=== EXERCISE TASK 1 ===
Please write out the hearing transcript below exactly, from start to finish.

=== TEXT EXCERPT ===
========================================
Examination of Witnesses (Questions 100-119)
RT HON
LORD BINGHAM
OF CORNHILL
25 MAY 2004
Q100 Ross Cranston: What about distinguished
advisers? Dr Kate Malleson said that maybe you do not mind that
the appointing body might in one particular case think, "Well,
we cannot really decide between A or B. We will put forward two
names", but you do not put it in the legislation.
Lord Bingham of Cornhill: Well,
I myself think that the appointing body should be the body which
makes the choice rather than the Minister because the whole object
of the exercise is to make this demonstrably independent and devoid
of political input.
Q101 Ross Cranston: We could debate this
at great length. I do take a different view on this, I think you
can have non-party-political appointments by a politician. The
law officers act in a non-political way in many ways and so too
even the Home Secretary in certain ways which require acting in
a judicial capacity and not in a party-political capacity.
========================================
=== EXTRACTED INFORMATION ===
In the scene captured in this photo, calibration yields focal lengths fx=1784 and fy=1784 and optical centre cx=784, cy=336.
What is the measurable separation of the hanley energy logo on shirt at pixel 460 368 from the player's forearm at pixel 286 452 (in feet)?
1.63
========================================
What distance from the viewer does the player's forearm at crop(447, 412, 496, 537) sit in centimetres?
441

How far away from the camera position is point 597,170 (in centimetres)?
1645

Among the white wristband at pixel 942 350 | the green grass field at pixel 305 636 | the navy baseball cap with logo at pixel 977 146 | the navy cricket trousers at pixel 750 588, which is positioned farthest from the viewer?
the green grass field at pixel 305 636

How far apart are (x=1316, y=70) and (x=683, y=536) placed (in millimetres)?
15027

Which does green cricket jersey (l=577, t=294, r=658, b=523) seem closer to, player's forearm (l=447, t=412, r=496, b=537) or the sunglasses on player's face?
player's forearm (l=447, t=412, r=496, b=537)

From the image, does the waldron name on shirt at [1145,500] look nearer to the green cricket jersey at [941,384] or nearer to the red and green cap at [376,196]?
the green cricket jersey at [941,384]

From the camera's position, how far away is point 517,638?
========================================
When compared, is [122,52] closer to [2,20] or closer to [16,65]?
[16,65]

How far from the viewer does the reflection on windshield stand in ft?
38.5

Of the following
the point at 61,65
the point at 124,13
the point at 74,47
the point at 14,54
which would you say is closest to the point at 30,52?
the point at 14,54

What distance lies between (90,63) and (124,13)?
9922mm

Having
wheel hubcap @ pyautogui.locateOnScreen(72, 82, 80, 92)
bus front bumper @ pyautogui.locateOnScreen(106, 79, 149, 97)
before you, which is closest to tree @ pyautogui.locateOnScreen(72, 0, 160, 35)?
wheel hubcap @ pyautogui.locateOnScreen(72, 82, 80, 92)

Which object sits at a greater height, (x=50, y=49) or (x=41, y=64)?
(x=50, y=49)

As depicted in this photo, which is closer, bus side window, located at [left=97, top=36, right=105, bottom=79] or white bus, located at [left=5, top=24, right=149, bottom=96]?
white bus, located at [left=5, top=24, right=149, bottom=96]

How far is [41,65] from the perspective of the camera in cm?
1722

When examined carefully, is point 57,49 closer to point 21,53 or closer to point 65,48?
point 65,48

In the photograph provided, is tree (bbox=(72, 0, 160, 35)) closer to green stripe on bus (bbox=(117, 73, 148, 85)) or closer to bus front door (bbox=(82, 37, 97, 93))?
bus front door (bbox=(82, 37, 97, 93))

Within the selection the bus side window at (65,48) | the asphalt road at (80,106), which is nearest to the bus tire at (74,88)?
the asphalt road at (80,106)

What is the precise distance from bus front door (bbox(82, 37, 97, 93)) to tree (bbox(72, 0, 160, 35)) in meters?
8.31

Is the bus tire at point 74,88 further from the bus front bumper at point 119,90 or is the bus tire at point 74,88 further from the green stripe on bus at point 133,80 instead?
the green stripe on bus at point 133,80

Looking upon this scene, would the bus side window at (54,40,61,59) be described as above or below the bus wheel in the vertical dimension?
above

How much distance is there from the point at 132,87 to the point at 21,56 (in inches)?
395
========================================
=== EXERCISE TASK 2 ===
In the rows, take the lines from the one containing "From the image, does" through the one containing "From the camera's" and substitute "closer" for "nearer". Give only those lines, with nothing else changed.

=== EXERCISE SOLUTION 1 ===
Examination of Witnesses (Questions 100-119)
RT HON
LORD BINGHAM
OF CORNHILL
25 MAY 2004
Q100 Ross Cranston: What about distinguished
advisers? Dr Kate Malleson said that maybe you do not mind that
the appointing body might in one particular case think, "Well,
we cannot really decide between A or B. We will put forward two
names", but you do not put it in the legislation.
Lord Bingham of Cornhill: Well,
I myself think that the appointing body should be the body which
makes the choice rather than the Minister because the whole object
of the exercise is to make this demonstrably independent and devoid
of political input.
Q101 Ross Cranston: We could debate this
at great length. I do take a different view on this, I think you
can have non-party-political appointments by a politician. The
law officers act in a non-political way in many ways and so too
even the Home Secretary in certain ways which require acting in
a judicial capacity and not in a party-political capacity.

=== EXERCISE SOLUTION 2 ===
From the image, does the waldron name on shirt at [1145,500] look closer to the green cricket jersey at [941,384] or closer to the red and green cap at [376,196]?
the green cricket jersey at [941,384]

From the camera's position, how far away is point 517,638?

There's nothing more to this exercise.